During the holidays, routine and structure go out the window: A child with ADD or ADHD might have to endure long travel times or sit politely at the dinner table for extended periods, and parents have less control of diet and sleep. Planning for these holiday side effects — and developing strategies to avoid the havoc of seasons past — is helpful for the ADHD child and his parents.

Plan ahead
Decide how the days will be spent — throwing parties, decorating, visiting relatives, preparing holiday treats — and set up a schedule with some flexibility built into it in case your child needs downtime. Sketch out each phase of the holidays, including all "free" time when your child might be playing with other children or relatives. Now, given what you know about your son or daughter's behavior, flag the activities that could cause a problem for him or her. Amend the schedule if necessary.

If your son or daughter is on medication, talk with your doctor about possibly extending the coverage to 24 hours during the holiday season. Increasing time on medication can maximize your child's enjoyment of the season and reduce holiday stress during this high-energy period. No matter what, discuss with your child the following coping strategies for a holiday the whole family can celebrate.

Teach techniques
Giving a child some tools for self-control can prevent an overreaction from becoming a temper tantrum. Relaxation techniques — yoga and breathing exercises, for instance — can help a child who is easily upset by a highly charged atmosphere. Also, give your child some verbal cues to keep him in a positive state of mind. When facing a crowd at a relative's house or given the task of sitting politely at the table, whisper to him, "I know you can do this. It'll only be a short time out of the day."


Children with ADD can benefit from practicing calming down at home before venturing out into holiday bedlam. Use a "stop, relax and think" technique with your child, or try role-playing a scenario that has given her trouble in the past. Or, have your child ask you or your partner for help at the onset of conflict with a relative or friend. In time, just walking toward the parent could help her to calm down.

Don't include everything
Too many events can overstimulate an ADD child. Decide which occasions are most important, and don't overload the schedule. Include private playtime or an outing to a child-friendly restaurant with a friend to provide some one-on-one fun for your child. Also, spending time together in a quiet corner of the house or taking a short walk can head off a tantrum in a child. If you're planning to spend several days visiting a relative, consider staying at a hotel instead of sleeping over. This will give your child built-in breathing space. To avoid hurt feelings, explain to your family why you're not bunking with them.
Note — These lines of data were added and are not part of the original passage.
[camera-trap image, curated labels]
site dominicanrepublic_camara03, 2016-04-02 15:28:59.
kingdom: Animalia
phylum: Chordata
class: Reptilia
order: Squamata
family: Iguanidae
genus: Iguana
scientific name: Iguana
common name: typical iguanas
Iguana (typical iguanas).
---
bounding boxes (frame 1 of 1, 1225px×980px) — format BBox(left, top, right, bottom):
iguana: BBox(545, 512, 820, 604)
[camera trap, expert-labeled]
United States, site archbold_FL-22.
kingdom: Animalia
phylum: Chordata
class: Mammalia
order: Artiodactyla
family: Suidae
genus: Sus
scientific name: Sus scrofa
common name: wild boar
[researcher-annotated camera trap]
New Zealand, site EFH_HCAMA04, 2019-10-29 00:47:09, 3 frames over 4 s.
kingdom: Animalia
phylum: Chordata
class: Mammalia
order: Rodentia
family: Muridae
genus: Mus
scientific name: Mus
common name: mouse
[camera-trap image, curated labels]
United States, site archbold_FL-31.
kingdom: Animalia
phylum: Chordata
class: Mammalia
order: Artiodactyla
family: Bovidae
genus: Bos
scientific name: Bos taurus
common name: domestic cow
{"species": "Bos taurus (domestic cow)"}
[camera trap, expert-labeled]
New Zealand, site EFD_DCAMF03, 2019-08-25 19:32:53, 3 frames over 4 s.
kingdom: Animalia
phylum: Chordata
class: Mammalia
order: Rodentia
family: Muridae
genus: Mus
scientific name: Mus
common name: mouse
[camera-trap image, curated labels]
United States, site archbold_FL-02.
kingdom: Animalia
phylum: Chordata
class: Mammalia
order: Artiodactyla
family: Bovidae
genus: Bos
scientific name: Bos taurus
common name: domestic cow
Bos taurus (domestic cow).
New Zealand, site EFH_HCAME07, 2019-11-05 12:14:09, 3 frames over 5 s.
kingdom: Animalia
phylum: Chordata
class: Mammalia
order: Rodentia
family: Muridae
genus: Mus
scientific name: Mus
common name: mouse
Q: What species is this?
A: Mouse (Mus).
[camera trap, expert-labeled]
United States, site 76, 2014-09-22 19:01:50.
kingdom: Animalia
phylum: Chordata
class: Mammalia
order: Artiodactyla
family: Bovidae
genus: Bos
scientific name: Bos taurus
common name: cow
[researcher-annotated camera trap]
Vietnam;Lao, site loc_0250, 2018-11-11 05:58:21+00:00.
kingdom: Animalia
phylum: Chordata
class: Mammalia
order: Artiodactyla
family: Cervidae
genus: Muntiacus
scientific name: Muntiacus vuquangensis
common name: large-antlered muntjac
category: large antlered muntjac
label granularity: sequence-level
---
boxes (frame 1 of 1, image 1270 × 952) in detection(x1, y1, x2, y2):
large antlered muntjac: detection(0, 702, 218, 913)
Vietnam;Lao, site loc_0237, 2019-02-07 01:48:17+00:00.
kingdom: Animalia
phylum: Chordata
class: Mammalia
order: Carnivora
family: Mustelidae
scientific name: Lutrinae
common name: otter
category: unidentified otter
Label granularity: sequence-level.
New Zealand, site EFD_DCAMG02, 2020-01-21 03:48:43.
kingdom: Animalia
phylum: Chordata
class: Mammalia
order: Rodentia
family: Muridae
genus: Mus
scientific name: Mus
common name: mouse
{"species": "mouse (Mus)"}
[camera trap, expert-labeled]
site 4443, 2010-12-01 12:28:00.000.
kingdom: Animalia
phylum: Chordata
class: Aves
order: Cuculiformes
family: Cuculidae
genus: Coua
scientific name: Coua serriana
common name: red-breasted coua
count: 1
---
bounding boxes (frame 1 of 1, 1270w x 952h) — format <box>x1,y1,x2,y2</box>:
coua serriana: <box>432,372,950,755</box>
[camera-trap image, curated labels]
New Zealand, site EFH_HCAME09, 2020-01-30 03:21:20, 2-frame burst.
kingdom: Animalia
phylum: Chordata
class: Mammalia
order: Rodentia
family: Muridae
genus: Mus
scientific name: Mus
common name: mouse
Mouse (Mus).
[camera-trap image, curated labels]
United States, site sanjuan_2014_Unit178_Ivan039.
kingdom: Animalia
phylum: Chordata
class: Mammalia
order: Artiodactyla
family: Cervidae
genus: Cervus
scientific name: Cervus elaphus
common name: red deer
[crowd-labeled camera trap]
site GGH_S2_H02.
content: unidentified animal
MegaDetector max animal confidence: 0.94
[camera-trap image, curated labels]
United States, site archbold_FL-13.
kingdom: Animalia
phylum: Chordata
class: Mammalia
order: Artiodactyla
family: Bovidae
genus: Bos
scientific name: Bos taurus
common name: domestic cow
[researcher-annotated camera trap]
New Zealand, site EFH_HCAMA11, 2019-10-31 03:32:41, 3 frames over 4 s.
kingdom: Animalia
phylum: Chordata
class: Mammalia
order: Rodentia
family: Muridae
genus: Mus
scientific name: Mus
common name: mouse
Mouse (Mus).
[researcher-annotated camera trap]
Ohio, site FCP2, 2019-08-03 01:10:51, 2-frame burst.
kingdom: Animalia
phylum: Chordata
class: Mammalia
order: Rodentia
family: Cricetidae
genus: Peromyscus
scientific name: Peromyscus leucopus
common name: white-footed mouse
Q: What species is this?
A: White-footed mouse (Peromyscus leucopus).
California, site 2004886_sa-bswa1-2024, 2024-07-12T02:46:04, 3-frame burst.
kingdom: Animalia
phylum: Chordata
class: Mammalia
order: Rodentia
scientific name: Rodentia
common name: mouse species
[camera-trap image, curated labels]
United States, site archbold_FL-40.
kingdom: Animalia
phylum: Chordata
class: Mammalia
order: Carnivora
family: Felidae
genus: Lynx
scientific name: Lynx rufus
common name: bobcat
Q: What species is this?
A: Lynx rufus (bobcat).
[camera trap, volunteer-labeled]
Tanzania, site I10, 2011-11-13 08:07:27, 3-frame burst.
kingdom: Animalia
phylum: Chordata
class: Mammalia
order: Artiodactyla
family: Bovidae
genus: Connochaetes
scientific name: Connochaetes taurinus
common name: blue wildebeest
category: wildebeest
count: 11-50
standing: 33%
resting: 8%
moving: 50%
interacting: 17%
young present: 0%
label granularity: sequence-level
Build happy memories by enlisting your child to help cook the holiday meal with you, create decorations or wrap gifts and packages. Such activities strengthen the bond between children and parents.

Encourage good attitudes
Commending a child's good behavior reminds him of his strengths and increases his confidence that he can manage whatever the holiday throws at him. Is your child a joker? Have him read a book of riddles to family members. Does she have a knack for magic tricks? Let her amaze the crowd after dinner. Reminding children of their past successes will set them up to succeed this year.